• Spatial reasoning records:
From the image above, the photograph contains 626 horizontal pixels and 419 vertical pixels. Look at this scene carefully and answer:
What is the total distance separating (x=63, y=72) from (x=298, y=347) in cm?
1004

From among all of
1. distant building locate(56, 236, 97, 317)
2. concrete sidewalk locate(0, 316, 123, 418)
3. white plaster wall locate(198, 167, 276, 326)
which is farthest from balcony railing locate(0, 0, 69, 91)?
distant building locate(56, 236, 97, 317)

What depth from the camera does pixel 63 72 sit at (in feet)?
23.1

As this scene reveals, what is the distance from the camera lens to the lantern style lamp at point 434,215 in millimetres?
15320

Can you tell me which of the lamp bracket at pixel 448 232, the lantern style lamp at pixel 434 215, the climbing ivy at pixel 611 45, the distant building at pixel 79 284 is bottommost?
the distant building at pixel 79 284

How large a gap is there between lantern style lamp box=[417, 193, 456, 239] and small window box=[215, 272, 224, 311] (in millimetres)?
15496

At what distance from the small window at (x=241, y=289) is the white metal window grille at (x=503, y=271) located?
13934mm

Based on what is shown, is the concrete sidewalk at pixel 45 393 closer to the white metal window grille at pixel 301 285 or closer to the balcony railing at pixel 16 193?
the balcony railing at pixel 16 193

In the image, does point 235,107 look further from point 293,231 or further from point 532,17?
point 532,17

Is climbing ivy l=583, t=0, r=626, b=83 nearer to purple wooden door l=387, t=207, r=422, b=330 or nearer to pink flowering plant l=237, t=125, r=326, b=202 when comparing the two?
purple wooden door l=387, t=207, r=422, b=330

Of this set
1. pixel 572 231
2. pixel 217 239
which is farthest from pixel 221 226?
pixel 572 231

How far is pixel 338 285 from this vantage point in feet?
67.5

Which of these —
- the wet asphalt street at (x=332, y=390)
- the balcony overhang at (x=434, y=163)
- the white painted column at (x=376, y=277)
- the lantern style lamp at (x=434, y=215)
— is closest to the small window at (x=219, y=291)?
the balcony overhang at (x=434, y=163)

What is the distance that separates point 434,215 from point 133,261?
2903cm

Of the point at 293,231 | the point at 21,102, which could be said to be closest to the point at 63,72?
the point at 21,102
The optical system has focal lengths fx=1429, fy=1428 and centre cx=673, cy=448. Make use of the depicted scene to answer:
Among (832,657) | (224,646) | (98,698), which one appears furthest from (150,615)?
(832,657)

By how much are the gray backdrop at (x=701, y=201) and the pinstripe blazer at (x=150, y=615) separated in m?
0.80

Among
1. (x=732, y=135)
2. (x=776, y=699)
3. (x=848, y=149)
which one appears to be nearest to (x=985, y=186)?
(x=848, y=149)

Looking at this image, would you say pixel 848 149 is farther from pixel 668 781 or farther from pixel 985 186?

• What you have to do: Copy out the lines from the line containing "Which of these —" to the end of the listing above, without alteration.

• Finished exercise:
Which of these —
- the wet asphalt street at (x=332, y=390)
- the balcony overhang at (x=434, y=163)
- the white painted column at (x=376, y=277)
- the lantern style lamp at (x=434, y=215)
— is closest to the small window at (x=219, y=291)?
the balcony overhang at (x=434, y=163)

What is the distance that separates point 434,215 from point 133,261?
2903cm

Of the point at 293,231 | the point at 21,102, which could be said to be closest to the point at 63,72?
the point at 21,102
The optical system has focal lengths fx=1429, fy=1428 and centre cx=673, cy=448. Make use of the depicted scene to answer:
Among (832,657) | (224,646) | (98,698), which one appears furthest from (150,615)?
(832,657)

By how much are the gray backdrop at (x=701, y=201) and the pinstripe blazer at (x=150, y=615) separated in m?
0.80

Among
1. (x=732, y=135)
2. (x=776, y=699)
3. (x=848, y=149)
which one appears to be nearest to (x=985, y=186)?
(x=848, y=149)

Looking at this image, would you say pixel 848 149 is farther from pixel 668 781 or farther from pixel 985 186?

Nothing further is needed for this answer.